The heading calculation requires knowing which way is "down" so the magnetometer can be projected onto the horizontal plane. When you hold the phone flat in your palm, the accelerometer reports gravity along the Z axis, and the calculation is straightforward. When you tilt the phone toward vertical, the projection becomes mathematically sensitive — tilt errors couple into heading errors with a multiplier of 1/cos(tilt). At 80° tilt (nearly vertical), a 1° tilt error becomes 6° heading error. Most phones use a quaternion-based fusion that handles tilt correctly up to about 75°, beyond which they fall back to a simpler 2D calculation that becomes unstable. For best results, hold the phone horizontal or use a marine-style "sighting compass" mode if your app provides one.

These are two completely different measurements. Magnetometer heading is your facing direction — where the phone's top edge points. GPS heading is your direction of motion derived from successive position fixes — where you are moving, regardless of which way the phone faces. When walking forward, the two should roughly agree, though GPS lags by 1–3 seconds. When standing still, GPS heading is undefined (no motion, no heading), and most apps either freeze the last value or report NaN. When you face one direction while sidestepping in another, only the magnetometer captures your face direction. For navigation, magnetometer heading is normally what you want; for vehicle navigation, GPS heading is more reliable because car-mounted phones often have heavy magnetic interference. Some apps switch automatically based on speed.

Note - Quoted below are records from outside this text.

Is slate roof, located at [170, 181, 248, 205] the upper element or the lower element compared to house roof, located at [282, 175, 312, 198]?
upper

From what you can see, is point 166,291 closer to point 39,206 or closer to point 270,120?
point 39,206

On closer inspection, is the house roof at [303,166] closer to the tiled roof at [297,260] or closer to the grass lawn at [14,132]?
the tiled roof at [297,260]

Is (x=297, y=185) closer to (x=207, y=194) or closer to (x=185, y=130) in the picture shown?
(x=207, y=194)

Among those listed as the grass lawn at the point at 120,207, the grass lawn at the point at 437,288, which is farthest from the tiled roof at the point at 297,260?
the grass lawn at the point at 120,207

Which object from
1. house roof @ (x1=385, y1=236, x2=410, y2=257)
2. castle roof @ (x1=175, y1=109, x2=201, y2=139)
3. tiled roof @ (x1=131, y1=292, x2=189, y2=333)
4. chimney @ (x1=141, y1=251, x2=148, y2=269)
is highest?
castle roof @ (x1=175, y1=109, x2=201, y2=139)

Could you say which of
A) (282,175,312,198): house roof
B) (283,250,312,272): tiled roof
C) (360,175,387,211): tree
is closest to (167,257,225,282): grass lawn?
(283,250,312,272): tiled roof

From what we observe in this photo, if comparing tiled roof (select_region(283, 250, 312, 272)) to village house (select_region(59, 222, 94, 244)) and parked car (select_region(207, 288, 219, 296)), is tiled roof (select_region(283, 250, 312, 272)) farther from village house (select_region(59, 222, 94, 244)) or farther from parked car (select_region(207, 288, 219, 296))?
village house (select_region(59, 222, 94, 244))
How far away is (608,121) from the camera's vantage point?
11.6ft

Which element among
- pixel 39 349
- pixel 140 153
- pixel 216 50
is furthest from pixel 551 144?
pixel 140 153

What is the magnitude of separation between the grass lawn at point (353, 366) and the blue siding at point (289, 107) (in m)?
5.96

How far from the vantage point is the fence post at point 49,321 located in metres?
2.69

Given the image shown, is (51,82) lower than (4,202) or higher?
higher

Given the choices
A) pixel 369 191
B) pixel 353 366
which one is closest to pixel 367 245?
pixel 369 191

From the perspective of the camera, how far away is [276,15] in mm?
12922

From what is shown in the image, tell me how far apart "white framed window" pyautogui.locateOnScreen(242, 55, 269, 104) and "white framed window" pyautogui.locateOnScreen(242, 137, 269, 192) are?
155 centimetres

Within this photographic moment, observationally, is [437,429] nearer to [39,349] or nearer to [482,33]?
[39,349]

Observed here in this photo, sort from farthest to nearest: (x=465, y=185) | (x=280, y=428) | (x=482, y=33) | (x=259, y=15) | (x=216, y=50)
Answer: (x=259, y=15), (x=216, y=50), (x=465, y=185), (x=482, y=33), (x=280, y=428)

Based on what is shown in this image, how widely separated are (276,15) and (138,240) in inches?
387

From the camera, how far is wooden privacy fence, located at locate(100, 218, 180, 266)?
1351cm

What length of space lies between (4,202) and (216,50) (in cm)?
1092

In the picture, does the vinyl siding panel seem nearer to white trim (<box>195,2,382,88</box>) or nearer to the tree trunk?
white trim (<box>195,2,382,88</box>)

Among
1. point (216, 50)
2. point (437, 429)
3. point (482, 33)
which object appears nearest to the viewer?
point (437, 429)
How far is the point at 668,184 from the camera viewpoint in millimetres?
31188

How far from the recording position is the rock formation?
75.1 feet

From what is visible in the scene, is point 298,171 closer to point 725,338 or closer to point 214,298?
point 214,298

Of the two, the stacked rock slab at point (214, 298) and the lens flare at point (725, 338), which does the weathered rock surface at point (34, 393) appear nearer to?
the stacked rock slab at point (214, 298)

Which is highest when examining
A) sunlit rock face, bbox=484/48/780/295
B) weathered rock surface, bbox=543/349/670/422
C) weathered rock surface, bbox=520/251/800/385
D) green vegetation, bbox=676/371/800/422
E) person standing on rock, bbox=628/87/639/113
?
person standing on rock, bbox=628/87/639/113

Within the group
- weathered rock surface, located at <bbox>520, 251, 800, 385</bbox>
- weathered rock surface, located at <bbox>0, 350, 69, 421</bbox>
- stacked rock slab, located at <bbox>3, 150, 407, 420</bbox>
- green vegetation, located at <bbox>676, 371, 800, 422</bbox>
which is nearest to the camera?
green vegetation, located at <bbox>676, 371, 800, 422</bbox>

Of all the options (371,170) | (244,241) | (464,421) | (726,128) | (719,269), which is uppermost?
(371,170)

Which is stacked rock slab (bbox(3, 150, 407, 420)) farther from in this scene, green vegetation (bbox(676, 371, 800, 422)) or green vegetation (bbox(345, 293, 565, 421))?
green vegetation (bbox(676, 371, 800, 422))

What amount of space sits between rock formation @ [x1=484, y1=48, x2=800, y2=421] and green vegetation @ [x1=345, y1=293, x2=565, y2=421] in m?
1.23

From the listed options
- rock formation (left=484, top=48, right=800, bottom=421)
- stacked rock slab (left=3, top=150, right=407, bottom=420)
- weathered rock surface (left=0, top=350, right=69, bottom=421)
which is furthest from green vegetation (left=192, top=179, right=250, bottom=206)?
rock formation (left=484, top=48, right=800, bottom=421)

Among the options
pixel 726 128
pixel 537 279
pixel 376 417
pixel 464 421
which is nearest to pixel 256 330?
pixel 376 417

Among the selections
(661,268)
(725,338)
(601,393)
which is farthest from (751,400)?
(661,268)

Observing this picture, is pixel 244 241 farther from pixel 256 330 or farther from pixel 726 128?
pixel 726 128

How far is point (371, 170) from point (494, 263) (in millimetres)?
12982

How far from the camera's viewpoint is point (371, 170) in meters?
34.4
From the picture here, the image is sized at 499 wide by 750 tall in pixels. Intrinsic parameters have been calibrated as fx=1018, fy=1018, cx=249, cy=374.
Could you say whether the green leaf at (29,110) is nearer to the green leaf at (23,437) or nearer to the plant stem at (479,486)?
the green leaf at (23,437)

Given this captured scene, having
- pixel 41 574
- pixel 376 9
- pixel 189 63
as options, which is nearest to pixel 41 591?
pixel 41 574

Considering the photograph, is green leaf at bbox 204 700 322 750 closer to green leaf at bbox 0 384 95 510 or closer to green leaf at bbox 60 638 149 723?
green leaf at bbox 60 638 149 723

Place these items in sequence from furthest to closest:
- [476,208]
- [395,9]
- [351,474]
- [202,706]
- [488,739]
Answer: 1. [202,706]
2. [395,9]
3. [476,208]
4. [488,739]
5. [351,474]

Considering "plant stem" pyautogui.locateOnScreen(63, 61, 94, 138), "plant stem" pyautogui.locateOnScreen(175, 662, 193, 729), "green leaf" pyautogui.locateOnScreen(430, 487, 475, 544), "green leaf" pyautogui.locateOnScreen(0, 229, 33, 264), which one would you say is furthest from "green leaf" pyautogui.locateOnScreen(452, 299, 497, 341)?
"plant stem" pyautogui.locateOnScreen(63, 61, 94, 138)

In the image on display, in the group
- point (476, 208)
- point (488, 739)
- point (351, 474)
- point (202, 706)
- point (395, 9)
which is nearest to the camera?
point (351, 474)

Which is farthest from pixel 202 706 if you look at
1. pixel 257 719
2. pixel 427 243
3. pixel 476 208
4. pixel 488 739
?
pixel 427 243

The reference standards are MIL-STD-1949 (military magnetic compass requirements, ±2° accuracy), ISO 25862 for marine compasses (±1°), and FAA TSO-C-46a for aviation compasses (±10° after calibration). These apply to dedicated mechanical and electronic compasses, not phones. Phone magnetometers themselves meet sensor-level standards like the JIS C 1602 for magnetometer accuracy, but the heading accuracy is limited by calibration drift and environmental magnetic interference rather than the chip's intrinsic capability. The Web DeviceOrientation API and AbsoluteOrientationSensor are governed by W3C drafts, with the OS providing sensor fusion implementations using Apple A-series motion coprocessor (iOS) or Qualcomm Sensor Hub (Android). Declination calculations use the World Magnetic Model (WMM) which is updated jointly by NOAA and the British Geological Survey every 5 years.